## Problem details
Write the next part of the piece below about Norwegian bassist Terje Gewelt, starting after its final sentence.

## Page text
===

Terje Gewelt (born Oslo, 1960) is a Norwegian bassist and composer with an international reputation.

After studying in Norway with fellow bassist Arild Andersen Gewelt attended the famous Berklee College of Music in Boston, USA where he performed with similarly talented young musicians from all over the world, among them the Scottish saxophonist Tommy Smith.

It was through his connections with Smith that I first became aware of Gewelt’s playing. With Smith he was the co-founder of the late 1980s quartet Forward Motion and he continued to play on the saxophonist’s solo records into the mid 1990s.

In 1989, after seven years in the US, Gewelt returned to his native Norway but continued to be a significant presence on the international jazz scene. Adept on both the acoustic and electric versions of his instrument he is an in demand player who has appeared on over one hundred recordings. Among those with whom he has collaborated are drummers Billy Cobham and Michael Shrieve, pianist Misha Alperin, guitarist David Torn, saxophonist John Surman and vocalist Karin Krog.

In 1998 Gewelt recorded his début album as a leader, “Hide and Seek”, releasing it the following year on his own Resonant Music label. All of his subsequent solo recordings have appeared on the label, “Wow and Flutter” being the twelfth.

The new album features an all Norwegian line up but, like the leader, these are musicians with international reputations. Drummer and sound artist Terje Evensen, who actually forwarded me the CD (thanks, Terje) has performed with the British trumpeter Rory Simmons in the band Eyes of a Blue Dog, with fellow drummer Martin France in the latter’s Spin Marvel project, and with British bassist Tim Harries in both Spin Marvel and the electro-improvising duo Puul.

===

## Data excerpt
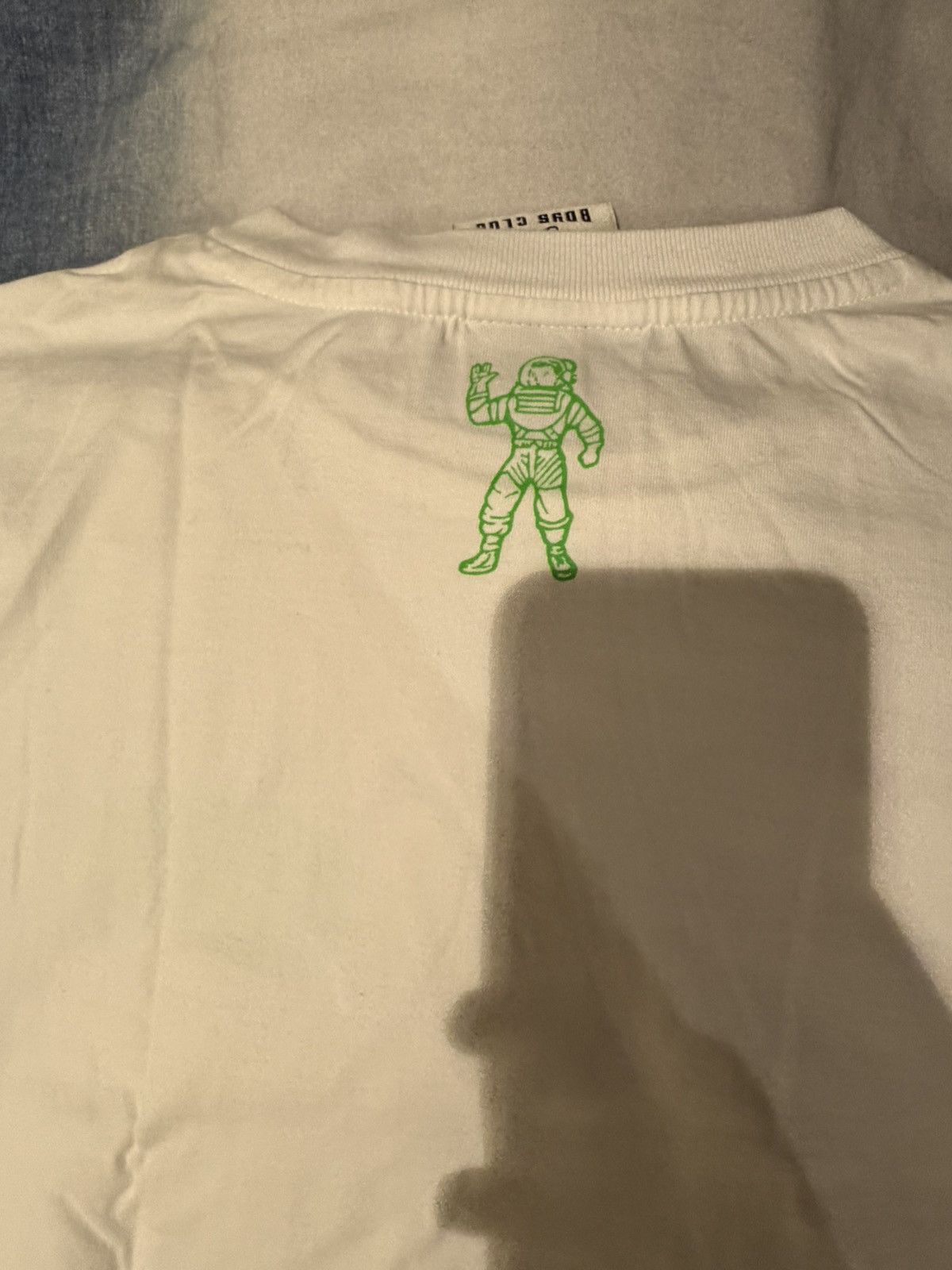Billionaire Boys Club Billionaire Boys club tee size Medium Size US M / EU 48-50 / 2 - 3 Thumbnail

===

## Response box
Guitarist Bjorn Klakegg has collaborated with the Anglo-Norwegian duo Food, appearing with saxophonist Iain Ballamy and drummer Thomas Stronen at the 2011 Harmonic Festival at the Midland Arts Centre (mac) in Birmingham. Only pianist/keyboard player Erlend Slettevoll (born 1981) appears to have no British connections but he has acquired an impressive reputation in his homeland thanks to his work with bands such as The Core and Grand General.

The music on “Wow and Flutter” consists of eight Gewelt originals plus a further two pieces credited to Gewelt/Klakegg/Evensen. The sound makes extensive use of electric instruments with Evensen being credited with both drums and electronics. In many respects the music is a kind of contemporary fusion with the accompanying press release declaring; “the music moves in many different directions, reflecting the unsure and dividing times we are now all experiencing”.

The album commences with the melodic electric jazz of “Time Travels” with Klakegg featuring on electric guitar and Slettevoll on electric piano. Electric era Miles Davis is an obvious influence but with Evensen’s subtle use of contemporary electronica helping to give the piece more of a modern feel.

“Ups And Downs” combines electric and acoustic sounds with Gewelt’s delightfully languid and melodic electric bass contrasting nicely with Klakegg’s cleanly picked acoustic guitar. Slettevoll’s electric keyboards provide additional colour and texture while Evensen turns in a beautifully understated performance on brushed drums. For all this the listener’s ear inevitably focuses on the leader’s warm and sumptuous electric bass playing.

“Leaving Town” ups the energy levels with a foray into vintage fusion that recalls the music’s 70s heyday while retaining an agreeably contemporary edge. Slettevoll solos on funky sounding Rhodes while Klakegg wigs out with some frenzied electric guitar playing as Gewelt and Evensen lay down a bustling, propulsive groove.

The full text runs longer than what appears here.